WHAT TO PRODUCE:
Return every entry exactly, except for any pictures.
=== Begin Enclosure ===
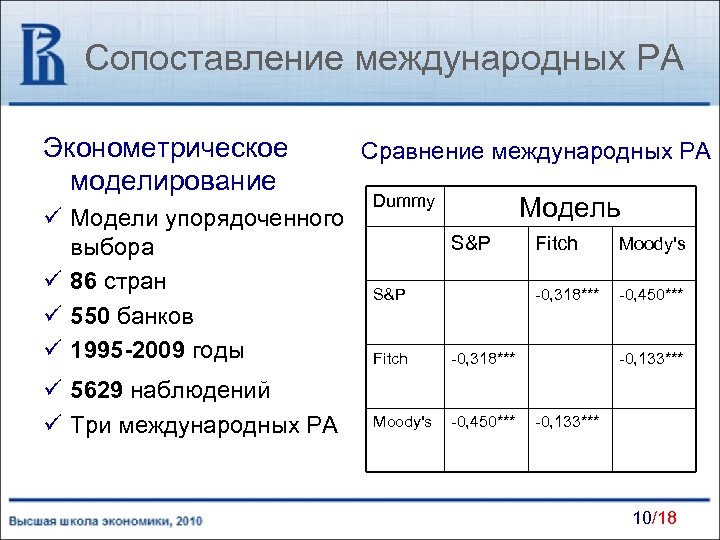 Сопоставление международных РА

Эконометрическое моделирование

✓ Модели упорядоченного выбора
✓ 86 стран
✓ 550 банков
✓ 1995-2009 годы
✓ 5629 наблюдений
✓ Три международных РА

Сравнение международных РА

| Dummy | Модель | | |
|---|---|---|---|
| | S&P | Fitch | Moody's |
| S&P | | -0,318*** | -0,450*** |
| Fitch | -0,318*** | | -0,133*** |
| Moody's | -0,450*** | -0,133*** | |

Высшая школа экономики, 2010

10/18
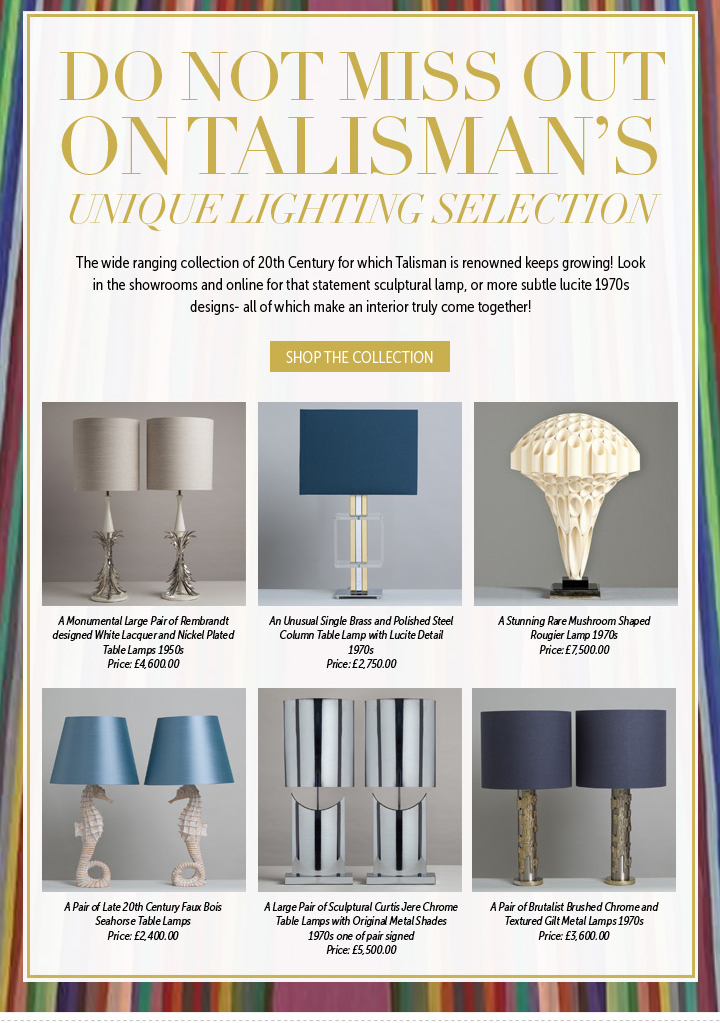 DO NOT MISS OUT ON TALISMAN'S
UNIQUE LIGHTING SELECTION

The wide ranging collection of 20th Century for which Talisman is renowned keeps growing! Look in the showrooms and online for that statement sculptural lamp, or more subtle lucite 1970s designs- all of which make an interior truly come together!

SHOP THE COLLECTION

A Monumental Large Pair of Rembrandt designed White Lacquer and Nickel Plated Table Lamps 1950s
Price: £4,600.00

An Unusual Single Brass and Polished Steel Column Table Lamp with Lucite Detail 1970s
Price: £2,750.00

A Stunning Rare Mushroom Shaped Rougier Lamp 1970s
Price: £7,500.00

A Pair of Late 20th Century Faux Bois Seahorse Table Lamps
Price: £2,400.00

A Large Pair of Sculptural Curtis Jere Chrome Table Lamps with Original Metal Shades 1970s one of pair signed
Price: £5,500.00

A Pair of Brutalist Brushed Chrome and Textured Gilt Metal Lamps 1970s
Price: £3,600.00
=== End Enclosure ===
RESULT BELOW:
 Сопоставление международных РА

Эконометрическое моделирование

✓ Модели упорядоченного выбора
✓ 86 стран
✓ 550 банков
✓ 1995-2009 годы
✓ 5629 наблюдений
✓ Три международных РА

Сравнение международных РА

| Dummy | Модель | | |
|---|---|---|---|
| | S&P | Fitch | Moody's |
| S&P | | -0,318*** | -0,450*** |
| Fitch | -0,318*** | | -0,133*** |
| Moody's | -0,450*** | -0,133*** | |

Высшая школа экономики, 2010

10/18
 DO NOT MISS OUT ON TALISMAN'S
UNIQUE LIGHTING SELECTION

The wide ranging collection of 20th Century for which Talisman is renowned keeps growing! Look in the showrooms and online for that statement sculptural lamp, or more subtle lucite 1970s designs- all of which make an interior truly come together!

SHOP THE COLLECTION

A Monumental Large Pair of Rembrandt designed White Lacquer and Nickel Plated Table Lamps 1950s
Price: £4,600.00

An Unusual Single Brass and Polished Steel Column Table Lamp with Lucite Detail 1970s
Price: £2,750.00

A Stunning Rare Mushroom Shaped Rougier Lamp 1970s
Price: £7,500.00

A Pair of Late 20th Century Faux Bois Seahorse Table Lamps
Price: £2,400.00

A Large Pair of Sculptural Curtis Jere Chrome Table Lamps with Original Metal Shades 1970s one of pair signed
Price: £5,500.00

A Pair of Brutalist Brushed Chrome and Textured Gilt Metal Lamps 1970s
Price: £3,600.00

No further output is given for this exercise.